▶ [Описание задания]: Какие разделы форума названы в заголовке приведённой ниже ветки форума перед названием темы? Перечислите их все по порядку.

▶ [Предоставленный текст]:
<<<<

# Компьютерные технологии > Операционные системы > Microsoft Windows >  HELP!!! Win 2003 сервер резко перезагружается!!

## RaidMAX

Win Server 2003 Std SP1

При копировании с сервера большого количества файлов сервер сам неожиданно уходит в перезагрузку. После загрузки в журнале системы сообщается:
"предыдущее завершение работы системы в *время* на *дата* было неожиданным". Такая же картина наблюдается при сканировании системы антивирусом.
Поиск по гуглу не помог. Прошу помощи!

----------


## Leonhart

*RaidMAX*
На лицо перегрев процессора, смотри куллер, или сначала поставь софтинку которая за темпером проца следит, что нибудь типа  CoreTemp.
А вообще маловато инфы...

----------


## RaidMAX

*Операционная система*  	Microsoft Windows Server 2003, Standard Edition 5.2.3790 (Win2003 Retail) 

*Свойства ЦП:*
			Тип ЦП  	Intel Xeon, 3000 MHz (15 x 200)

>>>>

Строки данных с пространственными вопросами

<<<<

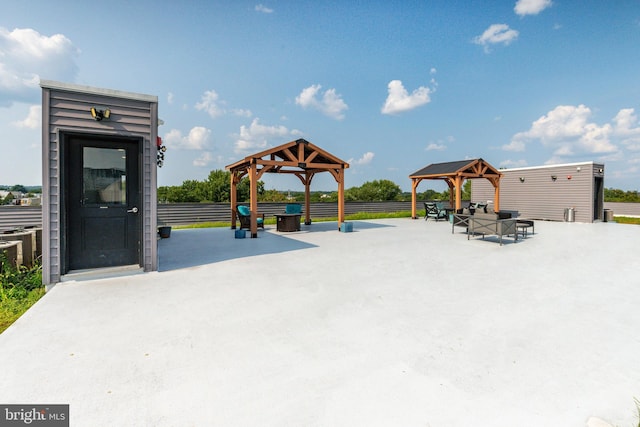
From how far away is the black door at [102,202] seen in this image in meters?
4.43

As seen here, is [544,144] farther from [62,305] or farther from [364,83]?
[62,305]

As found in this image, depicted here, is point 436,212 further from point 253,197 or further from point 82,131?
point 82,131

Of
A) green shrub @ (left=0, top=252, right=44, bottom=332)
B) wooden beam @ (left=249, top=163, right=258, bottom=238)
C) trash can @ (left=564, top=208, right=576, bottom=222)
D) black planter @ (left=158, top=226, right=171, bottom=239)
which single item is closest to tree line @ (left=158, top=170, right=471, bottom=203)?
trash can @ (left=564, top=208, right=576, bottom=222)

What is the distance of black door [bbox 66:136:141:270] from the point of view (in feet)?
14.5

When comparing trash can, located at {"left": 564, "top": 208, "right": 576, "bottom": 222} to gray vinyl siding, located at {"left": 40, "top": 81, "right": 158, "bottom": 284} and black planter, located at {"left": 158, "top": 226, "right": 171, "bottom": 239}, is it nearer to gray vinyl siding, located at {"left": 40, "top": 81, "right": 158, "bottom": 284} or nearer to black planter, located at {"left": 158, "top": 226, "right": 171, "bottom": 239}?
gray vinyl siding, located at {"left": 40, "top": 81, "right": 158, "bottom": 284}

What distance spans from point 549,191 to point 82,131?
1892 cm

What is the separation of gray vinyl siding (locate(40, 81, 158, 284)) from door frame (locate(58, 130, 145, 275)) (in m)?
0.03

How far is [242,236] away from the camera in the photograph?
348 inches

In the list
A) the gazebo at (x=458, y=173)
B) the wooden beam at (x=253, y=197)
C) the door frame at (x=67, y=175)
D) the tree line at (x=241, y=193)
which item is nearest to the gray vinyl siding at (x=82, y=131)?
the door frame at (x=67, y=175)

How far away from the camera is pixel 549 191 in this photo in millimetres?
14984

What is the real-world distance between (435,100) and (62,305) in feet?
74.0

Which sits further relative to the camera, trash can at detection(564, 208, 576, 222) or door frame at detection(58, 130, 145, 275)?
trash can at detection(564, 208, 576, 222)

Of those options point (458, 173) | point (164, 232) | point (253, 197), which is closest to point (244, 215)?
point (253, 197)

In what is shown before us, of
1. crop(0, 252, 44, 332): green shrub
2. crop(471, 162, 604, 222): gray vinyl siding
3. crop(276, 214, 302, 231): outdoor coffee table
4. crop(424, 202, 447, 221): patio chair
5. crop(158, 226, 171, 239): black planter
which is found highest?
crop(471, 162, 604, 222): gray vinyl siding
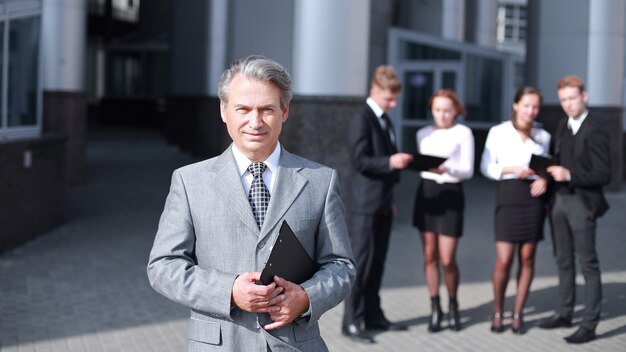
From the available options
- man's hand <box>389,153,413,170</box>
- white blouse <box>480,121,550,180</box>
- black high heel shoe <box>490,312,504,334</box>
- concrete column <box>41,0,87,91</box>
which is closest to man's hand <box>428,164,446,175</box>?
man's hand <box>389,153,413,170</box>

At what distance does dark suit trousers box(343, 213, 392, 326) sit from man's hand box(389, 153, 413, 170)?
495mm

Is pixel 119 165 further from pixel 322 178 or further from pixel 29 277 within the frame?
pixel 322 178

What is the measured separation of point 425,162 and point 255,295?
14.7ft

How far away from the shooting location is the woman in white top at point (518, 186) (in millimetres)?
7664

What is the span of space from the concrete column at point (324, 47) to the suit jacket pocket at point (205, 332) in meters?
8.81

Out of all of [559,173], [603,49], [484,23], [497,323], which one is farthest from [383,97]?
[484,23]

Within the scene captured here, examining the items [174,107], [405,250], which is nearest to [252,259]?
[405,250]

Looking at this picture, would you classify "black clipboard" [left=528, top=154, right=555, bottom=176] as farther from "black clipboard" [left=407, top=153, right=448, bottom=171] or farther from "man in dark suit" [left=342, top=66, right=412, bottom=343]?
"man in dark suit" [left=342, top=66, right=412, bottom=343]

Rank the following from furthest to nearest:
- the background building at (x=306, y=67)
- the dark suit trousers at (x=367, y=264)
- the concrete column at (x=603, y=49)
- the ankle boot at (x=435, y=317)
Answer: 1. the concrete column at (x=603, y=49)
2. the background building at (x=306, y=67)
3. the ankle boot at (x=435, y=317)
4. the dark suit trousers at (x=367, y=264)

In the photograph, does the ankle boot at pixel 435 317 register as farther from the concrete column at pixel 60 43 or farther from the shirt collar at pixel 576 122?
the concrete column at pixel 60 43

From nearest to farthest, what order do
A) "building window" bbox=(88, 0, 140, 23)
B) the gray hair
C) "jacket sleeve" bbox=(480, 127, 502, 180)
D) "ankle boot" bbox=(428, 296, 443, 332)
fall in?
the gray hair
"jacket sleeve" bbox=(480, 127, 502, 180)
"ankle boot" bbox=(428, 296, 443, 332)
"building window" bbox=(88, 0, 140, 23)

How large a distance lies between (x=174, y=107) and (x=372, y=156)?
20.2m

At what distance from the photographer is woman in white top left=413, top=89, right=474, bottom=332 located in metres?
Answer: 7.71

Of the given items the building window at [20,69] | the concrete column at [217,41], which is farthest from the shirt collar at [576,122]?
the concrete column at [217,41]
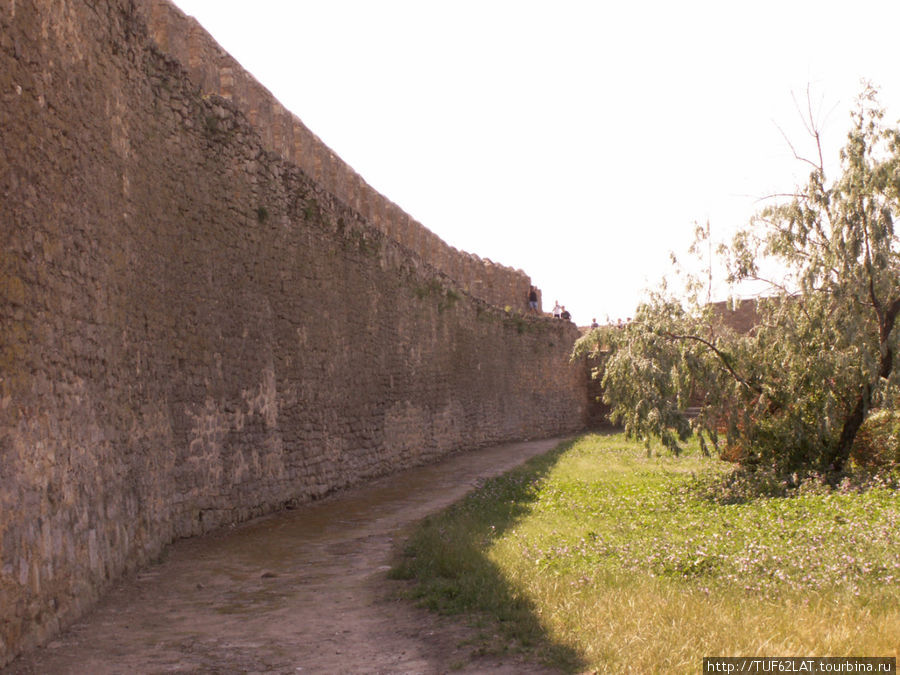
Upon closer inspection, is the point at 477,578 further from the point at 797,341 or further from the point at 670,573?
the point at 797,341

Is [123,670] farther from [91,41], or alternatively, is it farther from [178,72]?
[178,72]

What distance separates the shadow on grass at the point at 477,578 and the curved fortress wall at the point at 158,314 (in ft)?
7.24

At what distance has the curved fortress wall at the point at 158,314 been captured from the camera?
5.14 m

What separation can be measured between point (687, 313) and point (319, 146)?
5888 mm

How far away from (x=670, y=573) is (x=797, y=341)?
17.8ft

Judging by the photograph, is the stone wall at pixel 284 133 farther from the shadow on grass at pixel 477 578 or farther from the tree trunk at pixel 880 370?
the tree trunk at pixel 880 370

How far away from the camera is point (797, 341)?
1099 cm

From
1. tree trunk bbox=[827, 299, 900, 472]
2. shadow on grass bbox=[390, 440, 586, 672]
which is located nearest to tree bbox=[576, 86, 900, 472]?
tree trunk bbox=[827, 299, 900, 472]

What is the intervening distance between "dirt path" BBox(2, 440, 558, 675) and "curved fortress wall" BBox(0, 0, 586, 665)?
254mm

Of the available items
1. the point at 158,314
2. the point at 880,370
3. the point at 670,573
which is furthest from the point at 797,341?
the point at 158,314

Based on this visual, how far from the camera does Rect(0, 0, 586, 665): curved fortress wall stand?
514 centimetres

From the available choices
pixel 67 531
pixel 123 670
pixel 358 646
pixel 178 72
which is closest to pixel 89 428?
pixel 67 531

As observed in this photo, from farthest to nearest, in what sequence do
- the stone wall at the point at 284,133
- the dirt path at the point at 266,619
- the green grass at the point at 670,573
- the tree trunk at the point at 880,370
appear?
the tree trunk at the point at 880,370, the stone wall at the point at 284,133, the dirt path at the point at 266,619, the green grass at the point at 670,573

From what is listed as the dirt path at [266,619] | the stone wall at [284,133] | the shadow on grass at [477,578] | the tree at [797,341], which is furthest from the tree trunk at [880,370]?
the stone wall at [284,133]
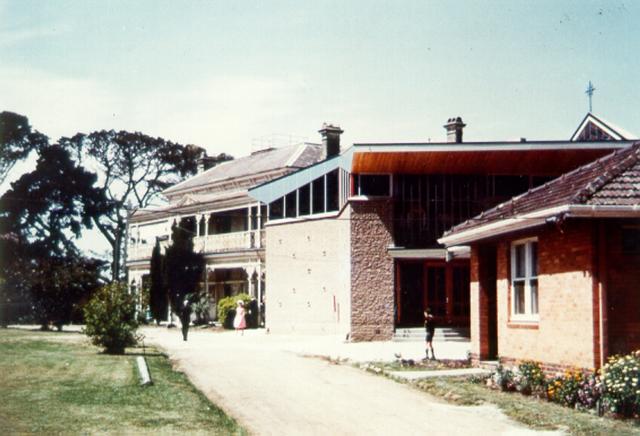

>>>>

▶ [Результат]: Компьютерные технологии; Операционные системы; Microsoft Windows